>>>>

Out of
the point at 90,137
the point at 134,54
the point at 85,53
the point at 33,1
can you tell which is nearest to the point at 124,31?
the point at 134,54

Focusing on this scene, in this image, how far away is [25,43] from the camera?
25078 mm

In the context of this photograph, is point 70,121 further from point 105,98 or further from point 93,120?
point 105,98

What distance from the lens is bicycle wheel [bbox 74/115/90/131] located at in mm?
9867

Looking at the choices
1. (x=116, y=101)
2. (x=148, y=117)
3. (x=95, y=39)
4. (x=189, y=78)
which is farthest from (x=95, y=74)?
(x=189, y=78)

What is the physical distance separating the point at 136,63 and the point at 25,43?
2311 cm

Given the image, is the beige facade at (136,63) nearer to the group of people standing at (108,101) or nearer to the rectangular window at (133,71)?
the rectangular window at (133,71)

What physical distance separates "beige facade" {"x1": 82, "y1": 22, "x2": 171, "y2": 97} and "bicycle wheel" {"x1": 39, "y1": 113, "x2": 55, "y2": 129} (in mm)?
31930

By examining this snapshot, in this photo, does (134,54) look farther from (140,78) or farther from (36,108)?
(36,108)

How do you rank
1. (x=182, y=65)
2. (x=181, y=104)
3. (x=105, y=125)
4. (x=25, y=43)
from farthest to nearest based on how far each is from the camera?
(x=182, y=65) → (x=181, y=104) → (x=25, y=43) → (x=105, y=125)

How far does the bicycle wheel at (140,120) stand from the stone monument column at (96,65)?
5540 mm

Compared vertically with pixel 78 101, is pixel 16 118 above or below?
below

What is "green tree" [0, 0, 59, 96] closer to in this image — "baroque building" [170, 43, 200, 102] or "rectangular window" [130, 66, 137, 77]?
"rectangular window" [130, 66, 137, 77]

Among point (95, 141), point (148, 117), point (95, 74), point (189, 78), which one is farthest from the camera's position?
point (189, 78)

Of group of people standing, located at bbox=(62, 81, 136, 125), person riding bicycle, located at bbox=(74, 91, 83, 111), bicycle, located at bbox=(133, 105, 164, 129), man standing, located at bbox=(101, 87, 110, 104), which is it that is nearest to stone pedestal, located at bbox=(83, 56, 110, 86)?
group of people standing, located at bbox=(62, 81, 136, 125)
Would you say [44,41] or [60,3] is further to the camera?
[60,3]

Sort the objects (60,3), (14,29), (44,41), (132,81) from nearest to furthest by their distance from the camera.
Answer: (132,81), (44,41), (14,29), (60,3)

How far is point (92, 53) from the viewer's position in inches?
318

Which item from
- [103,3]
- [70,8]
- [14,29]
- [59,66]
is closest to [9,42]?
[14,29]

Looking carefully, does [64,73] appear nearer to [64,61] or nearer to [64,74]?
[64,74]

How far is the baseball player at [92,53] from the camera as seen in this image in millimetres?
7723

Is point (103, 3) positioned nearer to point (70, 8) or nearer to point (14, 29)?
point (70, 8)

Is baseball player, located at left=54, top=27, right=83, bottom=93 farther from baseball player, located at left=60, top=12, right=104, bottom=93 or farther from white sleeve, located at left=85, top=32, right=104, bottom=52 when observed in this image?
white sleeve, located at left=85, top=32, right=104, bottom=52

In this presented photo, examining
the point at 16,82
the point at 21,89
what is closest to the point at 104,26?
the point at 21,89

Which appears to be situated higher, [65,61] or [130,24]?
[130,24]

<<<<

▶ **What to work on**
Please copy the listing above word for word, beginning at the line that contains "Looking carefully, does" and continuing through the end of the listing.

▶ **Solution for this task**
Looking carefully, does [64,73] appear nearer to [64,61] or nearer to [64,74]?
[64,74]

How far is the baseball player at [92,53] from the camera as seen in this image in millimetres?
7723

Is point (103, 3) positioned nearer to point (70, 8) or nearer to point (14, 29)?
point (70, 8)

Is baseball player, located at left=54, top=27, right=83, bottom=93 farther from baseball player, located at left=60, top=12, right=104, bottom=93 or farther from white sleeve, located at left=85, top=32, right=104, bottom=52 when observed in this image?
white sleeve, located at left=85, top=32, right=104, bottom=52

In this presented photo, examining
the point at 16,82
the point at 21,89
what is closest to the point at 104,26?
the point at 21,89

Which appears to be situated higher, [65,61] or [130,24]?
[130,24]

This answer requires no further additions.